Pages

Friday, October 8, 2010

'Phoney videos'

Nokia aired a commercial which focused on how mobile technologies could potentially change film-making. The url www.mobifilms.net appeared at the bottom of the screen.


It was a pretty nifty site, with "lessons" for first-time film-makers. There was an example of how 30 seconds of planning can transform a point and shoot video ("a rag-tag collection of boring jerky shots") into something watchable.

The site also linked to "First Time Filmmakers", an initiative by Discovery Channel which first debuted in 1995 in Europe. FTF commissioned and showcased the work of emerging film makers, and had two successful runs in China. India was next on their radar.

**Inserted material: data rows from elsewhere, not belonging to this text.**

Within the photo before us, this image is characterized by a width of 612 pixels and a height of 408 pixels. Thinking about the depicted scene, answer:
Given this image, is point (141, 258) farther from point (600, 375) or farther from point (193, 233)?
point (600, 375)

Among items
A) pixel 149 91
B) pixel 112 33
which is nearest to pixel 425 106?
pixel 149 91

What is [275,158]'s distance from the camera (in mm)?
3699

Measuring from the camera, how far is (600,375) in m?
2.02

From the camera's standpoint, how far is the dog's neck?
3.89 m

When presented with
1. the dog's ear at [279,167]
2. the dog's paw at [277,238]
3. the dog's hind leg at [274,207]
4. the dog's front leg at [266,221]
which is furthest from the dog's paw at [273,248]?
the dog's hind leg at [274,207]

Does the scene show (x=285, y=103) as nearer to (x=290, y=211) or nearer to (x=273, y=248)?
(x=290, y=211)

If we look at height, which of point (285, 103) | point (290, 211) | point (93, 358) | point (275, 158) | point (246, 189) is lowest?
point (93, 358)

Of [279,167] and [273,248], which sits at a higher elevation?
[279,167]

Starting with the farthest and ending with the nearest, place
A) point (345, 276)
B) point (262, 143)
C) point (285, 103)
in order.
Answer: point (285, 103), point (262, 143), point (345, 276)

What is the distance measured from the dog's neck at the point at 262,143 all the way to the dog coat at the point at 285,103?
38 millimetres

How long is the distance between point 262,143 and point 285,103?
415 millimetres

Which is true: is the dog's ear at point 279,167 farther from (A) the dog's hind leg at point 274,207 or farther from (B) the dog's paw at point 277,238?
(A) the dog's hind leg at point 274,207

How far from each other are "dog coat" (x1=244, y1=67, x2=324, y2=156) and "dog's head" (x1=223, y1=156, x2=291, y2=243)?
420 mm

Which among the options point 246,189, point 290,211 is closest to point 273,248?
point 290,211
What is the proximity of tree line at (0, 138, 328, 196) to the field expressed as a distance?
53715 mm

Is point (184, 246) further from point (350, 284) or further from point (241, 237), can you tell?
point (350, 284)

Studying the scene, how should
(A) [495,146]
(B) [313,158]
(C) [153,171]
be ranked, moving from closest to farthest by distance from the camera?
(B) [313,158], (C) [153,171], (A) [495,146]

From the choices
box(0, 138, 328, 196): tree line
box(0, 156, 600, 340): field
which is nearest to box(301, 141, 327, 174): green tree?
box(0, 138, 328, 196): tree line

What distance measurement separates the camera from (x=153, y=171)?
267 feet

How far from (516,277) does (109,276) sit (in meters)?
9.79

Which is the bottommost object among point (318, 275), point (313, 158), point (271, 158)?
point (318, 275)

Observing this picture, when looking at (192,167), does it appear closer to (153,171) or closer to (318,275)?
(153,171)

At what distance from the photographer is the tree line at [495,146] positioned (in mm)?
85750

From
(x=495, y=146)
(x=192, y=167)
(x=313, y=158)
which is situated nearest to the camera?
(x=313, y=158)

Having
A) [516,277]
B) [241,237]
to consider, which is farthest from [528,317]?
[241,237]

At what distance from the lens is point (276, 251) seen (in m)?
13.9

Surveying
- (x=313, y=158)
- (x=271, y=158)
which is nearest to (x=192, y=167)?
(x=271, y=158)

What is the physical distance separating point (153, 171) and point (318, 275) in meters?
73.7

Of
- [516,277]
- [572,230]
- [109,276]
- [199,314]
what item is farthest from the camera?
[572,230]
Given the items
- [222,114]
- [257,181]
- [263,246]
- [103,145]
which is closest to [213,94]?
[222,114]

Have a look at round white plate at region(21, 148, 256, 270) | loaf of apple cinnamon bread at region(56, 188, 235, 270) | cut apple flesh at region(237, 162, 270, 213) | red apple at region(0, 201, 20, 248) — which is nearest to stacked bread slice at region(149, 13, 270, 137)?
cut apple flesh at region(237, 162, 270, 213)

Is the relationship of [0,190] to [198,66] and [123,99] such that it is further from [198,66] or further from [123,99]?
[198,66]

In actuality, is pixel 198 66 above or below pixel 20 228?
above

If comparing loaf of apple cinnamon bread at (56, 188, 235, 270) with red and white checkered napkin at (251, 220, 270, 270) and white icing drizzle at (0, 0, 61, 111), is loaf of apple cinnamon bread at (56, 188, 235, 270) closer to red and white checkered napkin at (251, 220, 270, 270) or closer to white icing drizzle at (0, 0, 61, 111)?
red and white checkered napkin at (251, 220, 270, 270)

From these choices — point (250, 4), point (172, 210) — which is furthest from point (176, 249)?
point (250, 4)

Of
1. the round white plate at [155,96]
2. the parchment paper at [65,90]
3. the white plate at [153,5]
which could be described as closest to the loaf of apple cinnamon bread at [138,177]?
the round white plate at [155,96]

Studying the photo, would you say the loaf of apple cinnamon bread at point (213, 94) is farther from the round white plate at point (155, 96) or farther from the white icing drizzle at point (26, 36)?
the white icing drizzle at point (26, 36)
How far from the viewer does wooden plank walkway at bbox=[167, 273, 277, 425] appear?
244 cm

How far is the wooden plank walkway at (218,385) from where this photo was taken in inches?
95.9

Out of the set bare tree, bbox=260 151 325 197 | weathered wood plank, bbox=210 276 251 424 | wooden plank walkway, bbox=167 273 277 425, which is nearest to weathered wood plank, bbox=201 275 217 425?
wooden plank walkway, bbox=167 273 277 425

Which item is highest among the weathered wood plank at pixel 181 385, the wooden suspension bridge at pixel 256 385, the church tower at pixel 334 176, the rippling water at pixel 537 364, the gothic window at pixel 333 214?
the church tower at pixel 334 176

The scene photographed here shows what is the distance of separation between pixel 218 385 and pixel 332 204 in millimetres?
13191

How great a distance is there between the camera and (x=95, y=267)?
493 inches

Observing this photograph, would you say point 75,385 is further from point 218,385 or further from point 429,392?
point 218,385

Of course, although the initiative was being 'supported by Nokia', those films were not made using mobile phones. But I don't doubt, a day will soon come when much better filming would be possible. Not television broadcast quality but definitely for mobile and internet viewing.

So yes, becoming a Bollywood director was still a long-shot but I see a day when a few creative individuals - armed with next-generation camera phones - will be able to make a living by selling short films shot and even edited on their phones.

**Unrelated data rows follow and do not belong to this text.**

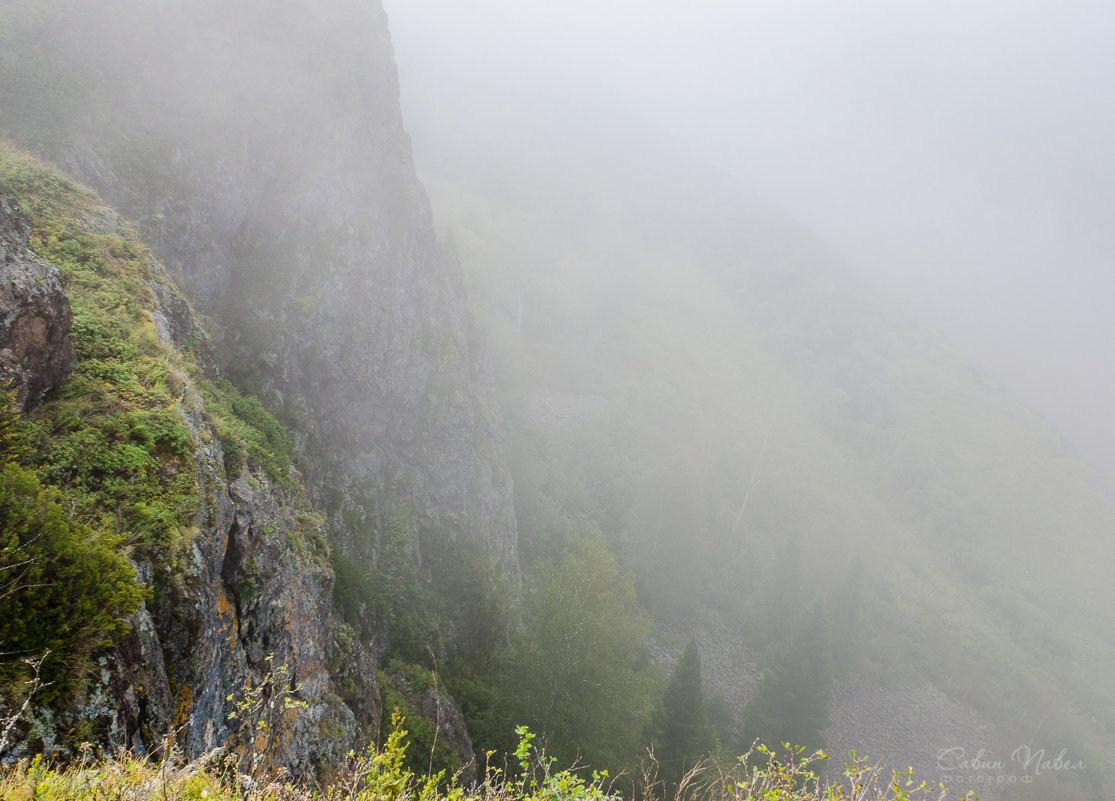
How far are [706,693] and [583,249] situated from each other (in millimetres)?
77869

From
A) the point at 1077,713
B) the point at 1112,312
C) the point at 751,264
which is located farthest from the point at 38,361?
the point at 1112,312

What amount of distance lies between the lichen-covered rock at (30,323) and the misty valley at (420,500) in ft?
0.13

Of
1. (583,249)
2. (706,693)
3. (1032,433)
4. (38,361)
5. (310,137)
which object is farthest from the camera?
(583,249)

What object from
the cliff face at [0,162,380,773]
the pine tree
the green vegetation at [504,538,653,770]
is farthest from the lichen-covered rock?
the pine tree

Take a simple example. Today phone providers offer restaurant listings and what not. What if u could actually view a 1 minute video of the restaurant - see what it's like? You might pay 5 bucks to see such a film, before spending 500 bucks there.

The possibilities, really, are endless. 'Interestingly shot' and 'nominally priced' would be the two key factors in success.

Boon or goon
Unfortunately, the reason mobile phone film-making was in the news was quite different. The 'point and shoot' killer application it turns out was porn.

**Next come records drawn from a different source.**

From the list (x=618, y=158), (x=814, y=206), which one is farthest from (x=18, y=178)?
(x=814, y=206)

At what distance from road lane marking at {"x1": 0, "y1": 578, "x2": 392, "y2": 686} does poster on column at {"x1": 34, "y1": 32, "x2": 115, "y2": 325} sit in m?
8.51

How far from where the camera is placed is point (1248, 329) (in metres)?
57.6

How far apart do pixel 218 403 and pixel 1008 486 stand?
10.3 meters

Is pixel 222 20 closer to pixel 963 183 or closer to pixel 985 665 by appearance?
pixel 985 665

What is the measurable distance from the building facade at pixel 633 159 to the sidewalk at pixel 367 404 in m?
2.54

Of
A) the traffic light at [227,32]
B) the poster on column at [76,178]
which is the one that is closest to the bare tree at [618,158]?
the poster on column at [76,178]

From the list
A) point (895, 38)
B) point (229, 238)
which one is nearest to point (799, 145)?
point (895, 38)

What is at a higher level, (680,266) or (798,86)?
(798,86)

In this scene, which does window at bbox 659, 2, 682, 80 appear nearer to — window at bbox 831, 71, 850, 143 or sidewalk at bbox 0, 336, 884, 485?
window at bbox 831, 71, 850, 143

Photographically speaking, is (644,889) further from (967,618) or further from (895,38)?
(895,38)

The chart-topper of the week was the Mallika Sherawat video/ MMS. The amusing thing was how many of us watched it just to confirm whether it was really "Mallika or not". But celebrities inhabit a different universe. At the end of the day, they come out of these scandals (self-created or otherwise) unscathed.

It's the ordinary, girl-next-door videos which are really scary. It started with the DPS MMS clip but there seemed to be hundreds of other foolish girls who had let their boyfriends/ husbands film them in various states of undress. And, these clips are floating around everywhere.

There were clips titled 'AmitsGF', 'Policeofficersdaughter' and even 'Suhaagraat' (the woman is wearing mehndi and the chooda traditionally worn after marriage...). In some cases, the women appeared to be unaware they were being filmed, but wasn't be true for all. Mobile phone cameras have to be used at a fairly close range.

So the bottomline is they trust these cads. These women are in love and can't imagine their guy would ever do something as disgusting as forwarding a video of a private moment. These women are idiots. When will the porn clips come to an end? When women stop co-operating with the filming , I should think. Hopefully all the media publicity given to MMS sex clips will drum some sense into their silly heads.

Of course there will always be available bodies , but then they'll be doing it for money - not love. Which makes it cold, commercial and far less exciting than peeping into someone's privacy.

Hopefully, we will eventually tire of all this and the focus will then shift to how mobile phone technology could change the business of film-making. Not just pornography.